Why Star Trek: Lower Decks Wants Its Animated Sets To Look Just A Little Bit Cheap (Sometimes) [Exclusive]
I was recently invited to visit the sacred halls of Titmouse, Inc. to see what the coolest animation studio in the game has in store, and had the chance to talk with "Star Trek: Lower Decks" producer Megan Treviño and director Barry Kelly. One of the first things we talked about was how they're able to translate the iconography of the live-action shows and movies into animation, but there was another itch in my brain that needed scratching.
"Star Trek" is famous for its humble origins, and the way the creative team was able to transport audiences into notoriously cheap set designs and make them believe they'd stepped into a spaceship or onto other planets. So much so that "Star Trek: Strange New Worlds" even poked fun at the low-budget history. For a show like "Lower Decks," the only true limitation is imagination. At least, that's what I assumed, but Treviño and Kelly explained just how the "Lower Decks" team decides what parameters to work within to keep the series in line with the rest of the "Star Trek" properties.

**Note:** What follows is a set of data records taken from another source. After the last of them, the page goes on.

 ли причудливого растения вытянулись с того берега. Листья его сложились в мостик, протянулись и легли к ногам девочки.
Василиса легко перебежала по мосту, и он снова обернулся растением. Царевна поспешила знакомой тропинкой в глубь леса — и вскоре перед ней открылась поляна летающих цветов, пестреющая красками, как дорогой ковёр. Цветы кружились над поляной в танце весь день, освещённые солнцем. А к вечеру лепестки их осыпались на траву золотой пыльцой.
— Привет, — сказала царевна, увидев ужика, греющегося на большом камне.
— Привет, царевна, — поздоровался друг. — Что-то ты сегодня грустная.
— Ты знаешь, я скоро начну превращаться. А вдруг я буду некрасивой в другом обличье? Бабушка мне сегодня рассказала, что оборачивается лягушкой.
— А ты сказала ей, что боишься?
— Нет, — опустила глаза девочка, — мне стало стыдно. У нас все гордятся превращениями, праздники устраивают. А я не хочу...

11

"We have a budget too," jokes Treviño, "but I think we do have a wild imagination as everything is just a blank surface." To ensure that nothing goes off the rails, the team made a conscious decision to stagger out the bigger adventures with bottle episodes where the crew never leaves the ship. "The typical episode is half on the ship, half on a planet, and we try to limit how much we're showing," says Kelly. "It's kind of like the old shows honestly — one set, okay, let's try to reuse that set as much as possible and move pieces around so that it doesn't feel like it's the same reused section." And although they can draw the sets however they want, they still try to capture the spirit of early "Trek."
Star Trek: Lower Decks embraces cheap cheese
Season 4, episode 8 of "Star Trek: Lower Decks" is called "Caves" and exists as one of the best meta-joke episodes of the entire series. It's also one of Treviño's all-time favorites. "If you are 'Star Trek' fans, you know the cave, and we're like, 'Yeah, we'll just have the same cave,'" she says. "But obviously [...] we have to draw that cave and all the different iterations, where if it was a live-action set, the cave is already there, so we just redress it a little bit." Kelly adds to the point, acknowledging that it wasn't easy to re-capture the cave because it can't just be a cave, it has to specifically be "a s***ty cave that was made on a set."
Kelly tells me that if you watch the episode multiple times, you'll start to notice all of the small details that went into making the set of the cave look like the one used in live-action. "The second time you're like, 'Yeah, there's nothing on the floor. It's completely flat. It doesn't match the color,' and it's supposed to look like a bad set." Fortunately, picking out those elements is part of the fun. "We're trying to make some of the good parts and the cheesy bad parts of 'Star Trek,' like weird lights coming from nowhere on the original ship," he says. "It helps with the freedom we have and the animation that we can do that."
"Star Trek: Lower Decks" will return for its fifth and final season later this fall.